**DATA ROWS**

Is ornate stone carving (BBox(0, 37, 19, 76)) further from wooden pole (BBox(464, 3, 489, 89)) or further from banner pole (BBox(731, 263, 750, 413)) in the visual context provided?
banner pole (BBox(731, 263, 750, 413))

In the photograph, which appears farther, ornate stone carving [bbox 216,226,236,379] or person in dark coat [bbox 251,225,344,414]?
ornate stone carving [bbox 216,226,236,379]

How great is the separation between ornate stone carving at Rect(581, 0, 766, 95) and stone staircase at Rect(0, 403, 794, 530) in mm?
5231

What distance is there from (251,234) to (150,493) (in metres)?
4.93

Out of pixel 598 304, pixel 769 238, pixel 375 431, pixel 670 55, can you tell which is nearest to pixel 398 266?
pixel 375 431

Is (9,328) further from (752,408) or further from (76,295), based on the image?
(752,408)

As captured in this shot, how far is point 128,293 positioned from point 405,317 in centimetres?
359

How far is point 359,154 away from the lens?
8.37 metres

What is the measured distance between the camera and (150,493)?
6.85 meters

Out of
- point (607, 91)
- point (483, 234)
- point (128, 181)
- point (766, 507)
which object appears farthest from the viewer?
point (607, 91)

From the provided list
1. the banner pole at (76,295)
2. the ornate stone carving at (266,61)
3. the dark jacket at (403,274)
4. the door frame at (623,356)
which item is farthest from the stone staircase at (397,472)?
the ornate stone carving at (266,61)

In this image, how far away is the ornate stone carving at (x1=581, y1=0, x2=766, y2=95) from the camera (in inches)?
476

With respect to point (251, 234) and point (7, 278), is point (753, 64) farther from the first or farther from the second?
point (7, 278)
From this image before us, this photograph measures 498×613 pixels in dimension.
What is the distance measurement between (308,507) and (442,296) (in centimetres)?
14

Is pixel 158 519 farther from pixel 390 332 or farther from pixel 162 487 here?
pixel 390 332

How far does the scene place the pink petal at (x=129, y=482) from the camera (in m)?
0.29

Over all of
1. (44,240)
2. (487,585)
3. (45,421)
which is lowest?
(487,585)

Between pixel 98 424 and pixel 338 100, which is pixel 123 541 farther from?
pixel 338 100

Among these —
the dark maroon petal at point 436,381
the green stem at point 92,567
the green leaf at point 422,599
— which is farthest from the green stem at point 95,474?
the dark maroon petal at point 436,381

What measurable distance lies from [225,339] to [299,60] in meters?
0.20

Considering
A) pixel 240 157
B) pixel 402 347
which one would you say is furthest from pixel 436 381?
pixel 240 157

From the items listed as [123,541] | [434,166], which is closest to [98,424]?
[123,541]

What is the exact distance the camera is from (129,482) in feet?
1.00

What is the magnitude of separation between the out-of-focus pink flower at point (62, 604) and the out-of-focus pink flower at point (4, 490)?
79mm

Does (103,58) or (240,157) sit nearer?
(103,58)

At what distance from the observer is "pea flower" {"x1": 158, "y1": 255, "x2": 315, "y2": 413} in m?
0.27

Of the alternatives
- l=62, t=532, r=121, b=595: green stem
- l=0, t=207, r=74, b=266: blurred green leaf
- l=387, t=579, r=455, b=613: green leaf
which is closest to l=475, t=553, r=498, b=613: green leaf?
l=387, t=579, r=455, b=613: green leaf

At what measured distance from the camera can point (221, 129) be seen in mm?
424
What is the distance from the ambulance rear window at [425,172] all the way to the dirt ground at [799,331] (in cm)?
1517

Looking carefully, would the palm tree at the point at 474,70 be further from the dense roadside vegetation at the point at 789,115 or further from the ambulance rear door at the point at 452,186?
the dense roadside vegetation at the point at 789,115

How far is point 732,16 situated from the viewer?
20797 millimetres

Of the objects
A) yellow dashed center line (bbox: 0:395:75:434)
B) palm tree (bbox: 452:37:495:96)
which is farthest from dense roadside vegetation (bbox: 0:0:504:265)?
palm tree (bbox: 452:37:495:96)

**GIVEN REQUEST**
Extract each entry in full and write it down exactly.

**OUTPUT**
Is ornate stone carving (BBox(0, 37, 19, 76)) further from wooden pole (BBox(464, 3, 489, 89)) or further from banner pole (BBox(731, 263, 750, 413)) in the visual context provided?
banner pole (BBox(731, 263, 750, 413))

In the photograph, which appears farther, ornate stone carving [bbox 216,226,236,379] or person in dark coat [bbox 251,225,344,414]?
ornate stone carving [bbox 216,226,236,379]

How great is the separation between ornate stone carving at Rect(581, 0, 766, 95) and stone staircase at Rect(0, 403, 794, 530) in mm?
5231

What distance is there from (251,234) to (150,493) (in metres)?
4.93

Out of pixel 598 304, pixel 769 238, pixel 375 431, pixel 670 55, can you tell which is nearest to pixel 398 266?
pixel 375 431

Is (9,328) further from (752,408) or further from (76,295), based on the image?
(752,408)

As captured in this shot, how far is point 128,293 positioned from point 405,317 in centimetres?
359

How far is point 359,154 away from the lens?
8.37 metres

What is the measured distance between the camera and (150,493)?
6.85 meters

Out of
- point (607, 91)
- point (483, 234)
- point (128, 181)
- point (766, 507)
which object appears farthest from the viewer?
point (607, 91)

From the provided list
1. the banner pole at (76,295)
2. the ornate stone carving at (266,61)
3. the dark jacket at (403,274)
4. the door frame at (623,356)
which item is farthest from the stone staircase at (397,472)?
the ornate stone carving at (266,61)

In this image, how far away is the ornate stone carving at (x1=581, y1=0, x2=766, y2=95) from the camera (in inches)?
476

With respect to point (251, 234) and point (7, 278), is point (753, 64) farther from the first or farther from the second?
point (7, 278)
From this image before us, this photograph measures 498×613 pixels in dimension.
What is the distance measurement between (308,507) and (442,296) (in centimetres)?
14

Is pixel 158 519 farther from pixel 390 332 or farther from pixel 162 487 here?
pixel 390 332

How far does the scene place the pink petal at (x=129, y=482) from the camera (in m)?
0.29

Over all of
1. (44,240)
2. (487,585)
3. (45,421)
which is lowest?
(487,585)

Between pixel 98 424 and pixel 338 100, which is pixel 123 541 farther from?
pixel 338 100

Among these —
the dark maroon petal at point 436,381
the green stem at point 92,567
the green leaf at point 422,599
— which is farthest from the green stem at point 95,474?
the dark maroon petal at point 436,381

What measurable distance lies from [225,339] to [299,60] in meters?
0.20

Considering
A) pixel 240 157
B) pixel 402 347
which one would you say is furthest from pixel 436 381?
pixel 240 157

From the items listed as [123,541] | [434,166], which is closest to [98,424]?
[123,541]

What is the exact distance the camera is from (129,482) in feet?
1.00

What is the magnitude of separation between the out-of-focus pink flower at point (62, 604) and the out-of-focus pink flower at point (4, 490)?
79mm

Does (103,58) or (240,157) sit nearer?
(103,58)

At what distance from the observer is "pea flower" {"x1": 158, "y1": 255, "x2": 315, "y2": 413} in m?
0.27

Of the alternatives
- l=62, t=532, r=121, b=595: green stem
- l=0, t=207, r=74, b=266: blurred green leaf
- l=387, t=579, r=455, b=613: green leaf
which is closest to l=475, t=553, r=498, b=613: green leaf?
l=387, t=579, r=455, b=613: green leaf

At what measured distance from the camera can point (221, 129) be seen in mm?
424
What is the distance from the ambulance rear window at [425,172] all the way to the dirt ground at [799,331] (in cm)?
1517

Looking carefully, would the palm tree at the point at 474,70 be further from the dense roadside vegetation at the point at 789,115 or further from the ambulance rear door at the point at 452,186?
the dense roadside vegetation at the point at 789,115

How far is point 732,16 situated from the viewer?
20797 millimetres

Of the objects
A) yellow dashed center line (bbox: 0:395:75:434)
B) palm tree (bbox: 452:37:495:96)
which is farthest from dense roadside vegetation (bbox: 0:0:504:265)?
palm tree (bbox: 452:37:495:96)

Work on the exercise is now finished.